Шарлотта не спеша, виляя красивой круглой попкой, подошла к Миклухе, наклонилась над ним, совершенно ошалевшим, и, подмигнув сначала левым, потом правым, а потом опять левым глазом, медленно поцеловала его в губы.
– Меня зовут Шарлотта, – сказала она просто. – Если встретишь крутого чувака по кличке Будда – замочи его, Миклуха. И я опять буду твоя.
…В «Австралии» у Миклухи отдельная небольшая комната. Он не буйный, и здесь его все любят. Целыми днями он рисует цветными карандашами историю своей жизни и рассказывает медперсоналу удивительную легенду про крысу по имени Шарлотта.
А крыса, кстати, от него куда-то сбежала. Он не знает куда и сильно тоскует.
История хоть и складная, но в нее все равно никто в «Австралии» не верит. Кроме одного художника, который лежит в этом же корпусе. И который называет себя Максом Пигмалионом.
– Между любовью и смертью так много общего, – говорит Семен, – если это вообще не одно и то же.
И продолжает, незаметно впадая в патетику:
– Я знаю, что на свете есть тысяча причин, чтобы покончить с собой. И только одна, чтобы жить. Но эту единственную причину не знает никто.

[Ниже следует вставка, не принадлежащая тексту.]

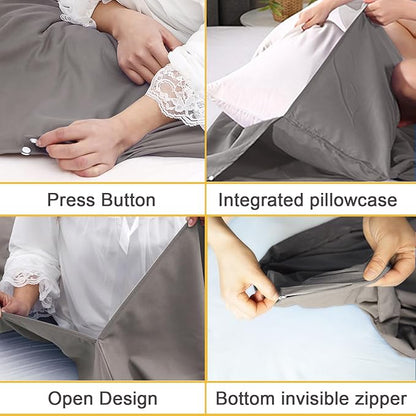 Press Button

Integrated pillowcase

Open Design

Bottom invisible zipper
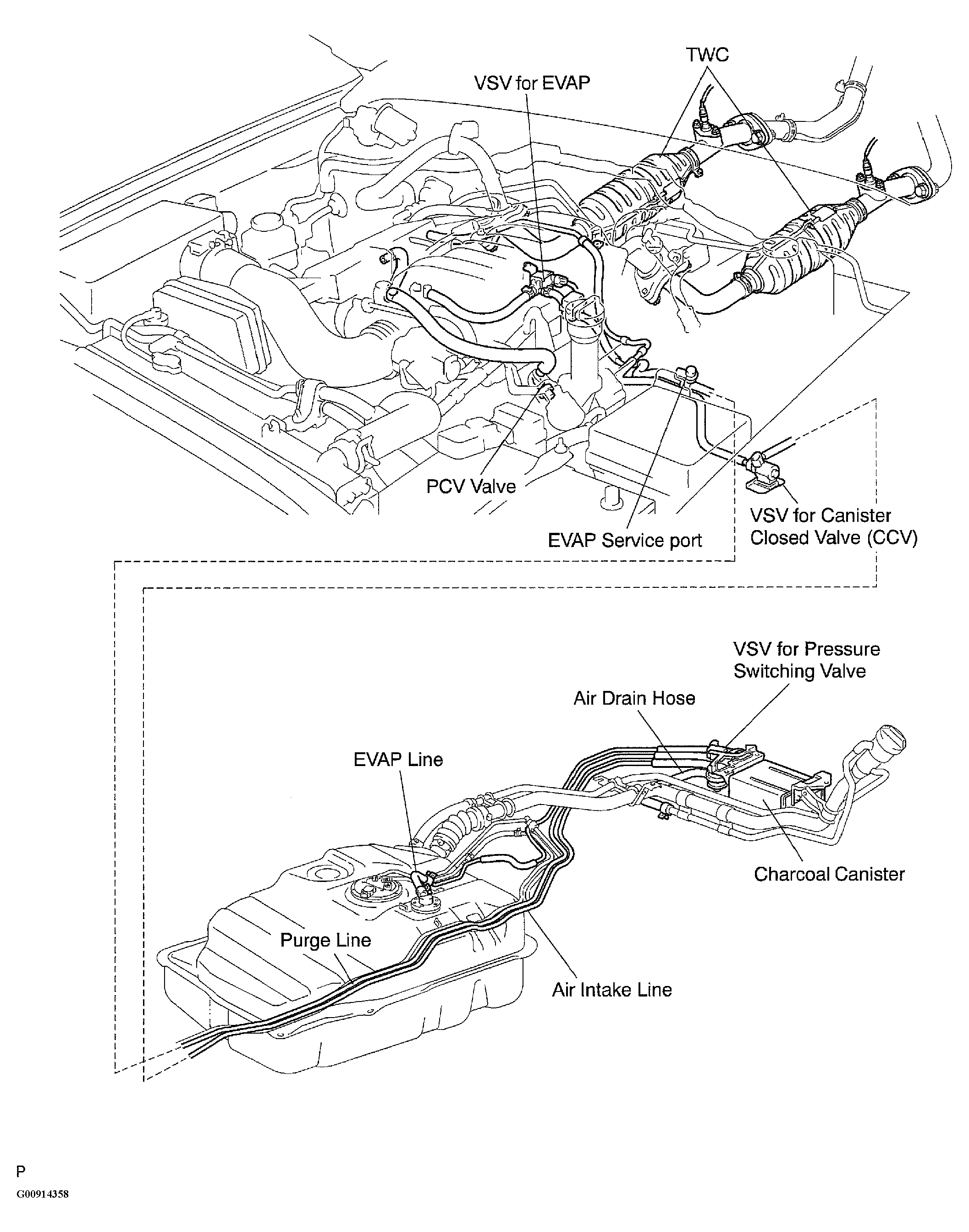 TWC

VSV for EVAP

PCV Valve

EVAP Service port

VSV for Canister Closed Valve (CCV)

VSV for Pressure Switching Valve

Air Drain Hose

EVAP Line

Charcoal Canister

Purge Line

Air Intake Line

P

G00914358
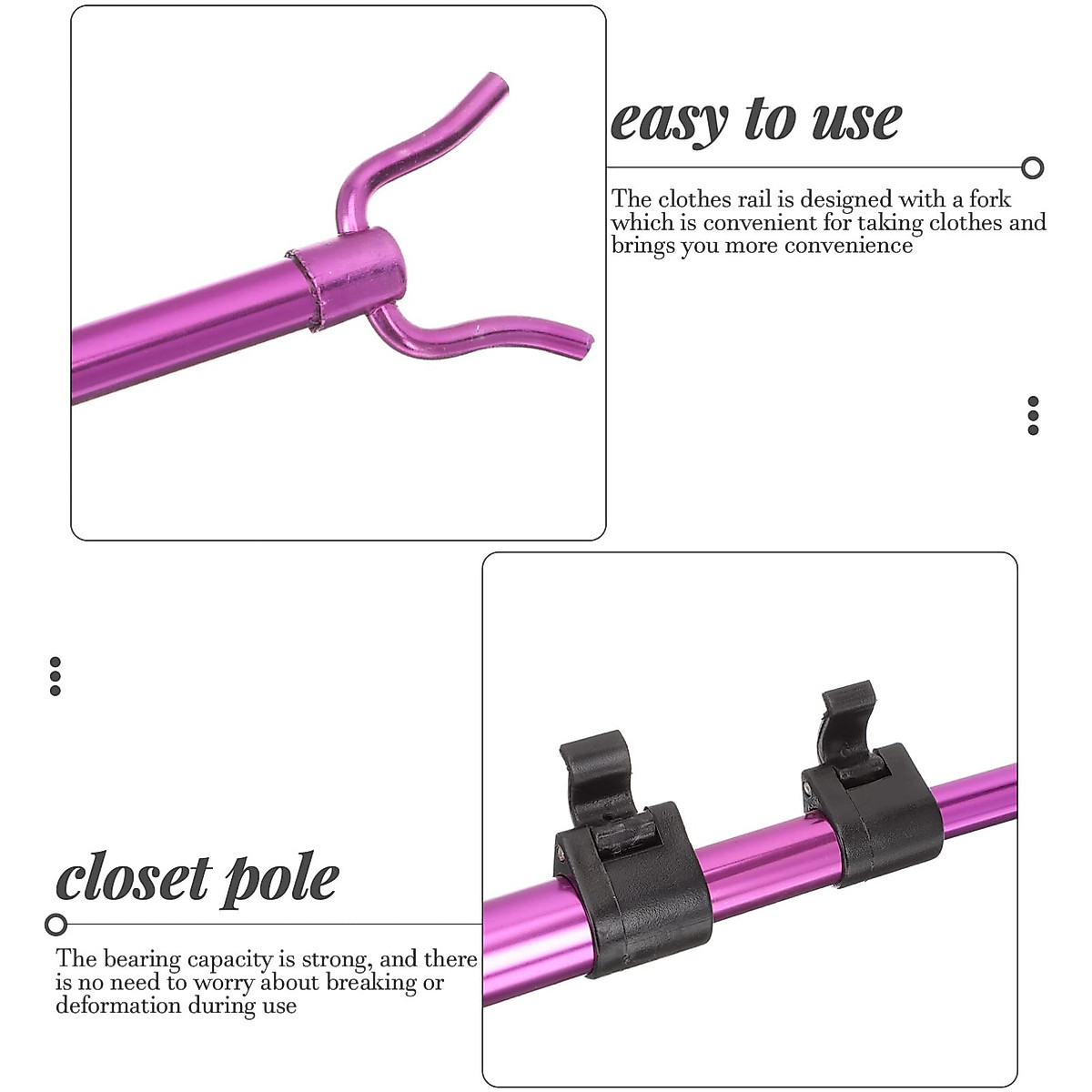 easy to use

The clothes rail is designed with a fork which is convenient for taking clothes and brings you more convenience

closet pole

The bearing capacity is strong, and there is no need to worry about breaking or deformation during use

Поиск ее и составляет пресловутый смысл жизни.
Как-то перед самым отъездом Семена за бугор мы решили на прощанье съездить в клинику к Пигмалиону. В автобусе Сэм задремал, а я по своему обыкновению стал разглядывать людей, едущих рядом с нами.
У меня вообще давно уже сложилось впечатление, что большинство людей всю жизнь спят с открытыми глазами. Как сомнамбулы. Спят, когда идут на работу, когда занимаются семейными делами, когда рожают и воспитывают детей, когда ходят в театры, общаются, трахаются и т. д. Не сознают, не чувствуют течения жизни. Не ведают и не хотят знать зачем, для чего они здесь? Мне показалось, что меня окружают не люди, а какие-то ходячие кладбища, на которых похоронены идеи, мечты, чувства, планы. Кладбища, где тесно могилам.
Просто их не разбудили при рождении, подумал я, так теперь и живут спящими, неразбуженными.
– Следующая станция – «Австралия», – устало сказал водитель и зевнул во все лобовое стекло.
После недолгих переговоров с главврачом нас с Сэмом проводили в самый дальний корпус лечебницы.
– Здесь у нас лежат гении всех времен и народов, начиная с Диогена и Пифагора и заканчивая Биллом Клинтоном и Жириновским, – пошутил проводивший нас до палаты завотделением.
Пигмалион сидел на своей кровати и нервно грыз ноготь большого пальца правой ноги. Правда, не своей ноги, а лежащего рядом психа.